A microstimulator for certain headache types
Cluster headache is a headache disorder characterized very intense pain attacks centred on one eye and accompanied by ipsilateral autonomic signs. Among affected subjects , primarily men, 10% have the chronic form of the disease which has a relentless course with daily. The majority of chronic cluster headache sufferers become resistant to available drug treatments. There may some good news for them, however; researchers have succeeded in reducing the burden of the disease thanks to an implantable microstimulator of the sphenopalatine ganglion.

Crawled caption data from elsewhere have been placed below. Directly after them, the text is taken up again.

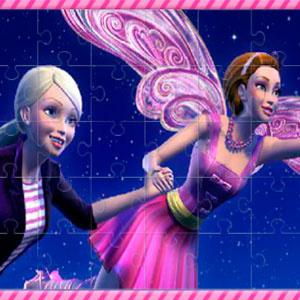 Тайные Пазлы С Барби И Феями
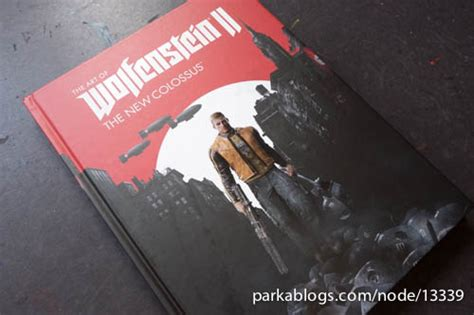 the of wolfenstein ii the new colossus books book review the of wolfenstein ii the new colossus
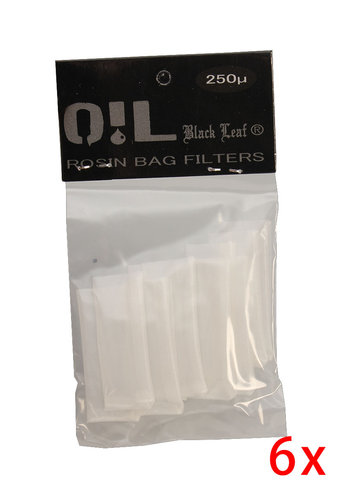 'Oil Black Leaf' 'Rosin Bag' Filterbeutel 250µm S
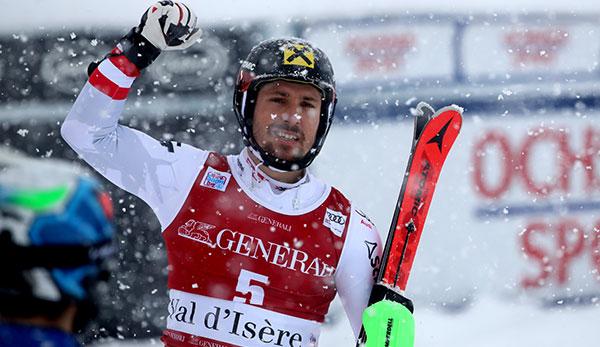 Ski Alpin Marcel Hirscher Will Slalom Weltcup In Madonna Di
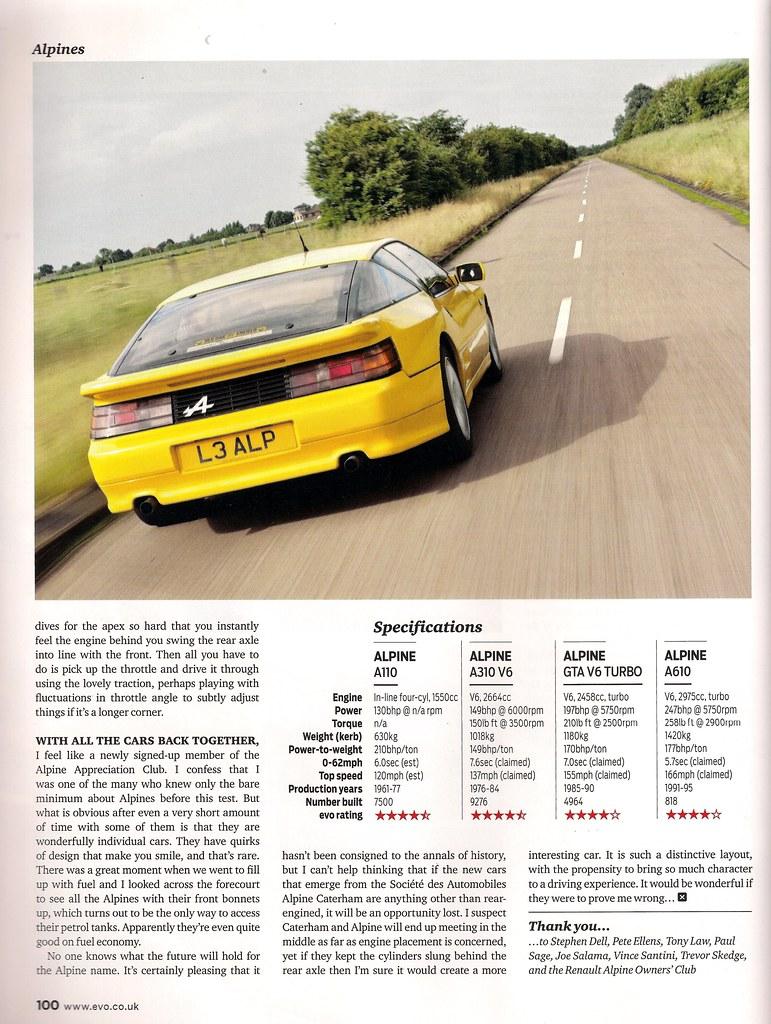 Alpine A110, GTA V6 & V6, A610 Turbo Review's - RenaultSportClub co uk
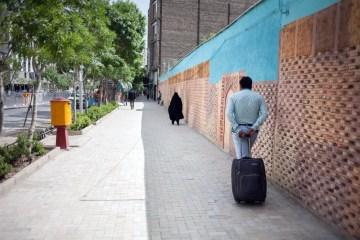 Irański Meszhed - zdjęcia z Rowerowego Jamboree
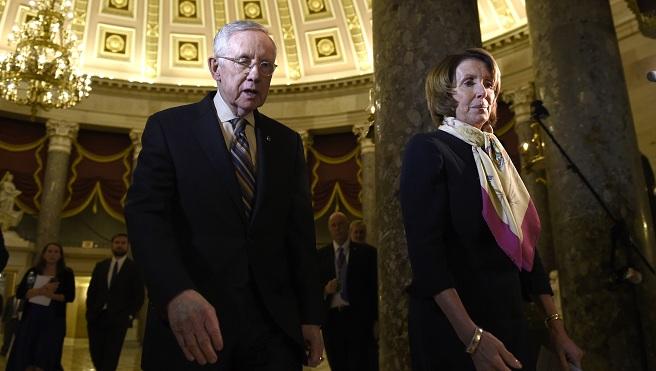 Nancy Pelosi, Harry Reid_222951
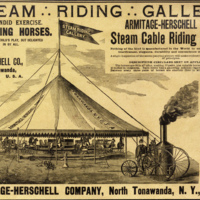 Armitage-Herschell Steam Riding Gallery, ad (1894).jpg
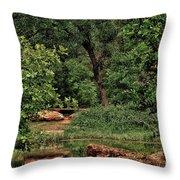 Natural Paradise Throw Pillow
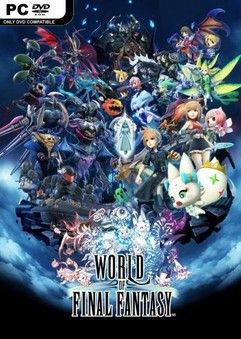 Download WORLD OF FF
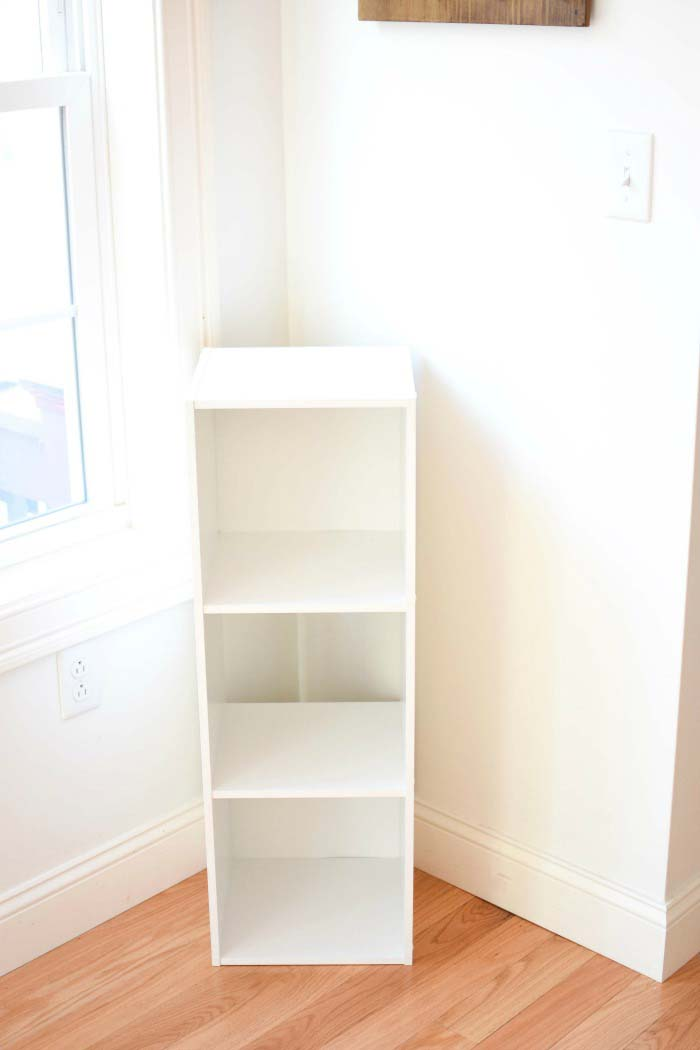 Organizational 3 Tier White Shelf 1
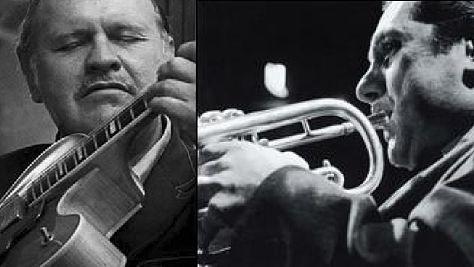 Jazz: Uncut: George Barnes-Ruby Braff in Nice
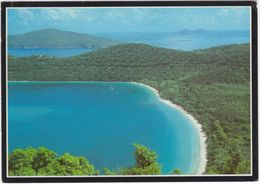 Magens Bay, St. Thomas, Virgin Islands - Vierges (Iles), Amér.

A micro-stimulator that you can activate yourself
The precise cause of cluster headache is not completely understood, but for several years researchers have suspected that the sphenopalatine ganglion plays an important role in the onset and continuation of attacks. This autonomic ganglion which is located in the pterygoplatine fossa behind the upper jaw and innervates the glands and mucosae of one side of the face, is connected with the trigeminal nerve which conducts the pain. "The attacks are associated with activation of the sphenopalatine ganglion which explains the lacrimation, redness of the eye, swelling of the eyelids and nasal congestion. Greenfield Sluder, an American ENT specialist, was the first to point out the role of the sphenopalatine ganglion in 1903. Since then, we know that we can interrupt an attack by touching the upper inside of the nostril with a cotton ball soaked in Bonain’s solution, which paralyses the nearby ganglion. Based on this information, Dr Jean-Claude Devoghel of the University of Liège developed in the nineteen eighties a treatment based on the injection of alcohol into the sphenopalatine ganglion via the temple", explains Jean Schoenen. As this technique yielded good but transitory results, researchers tried to find a more lasting way to change the functioning of the ganglion.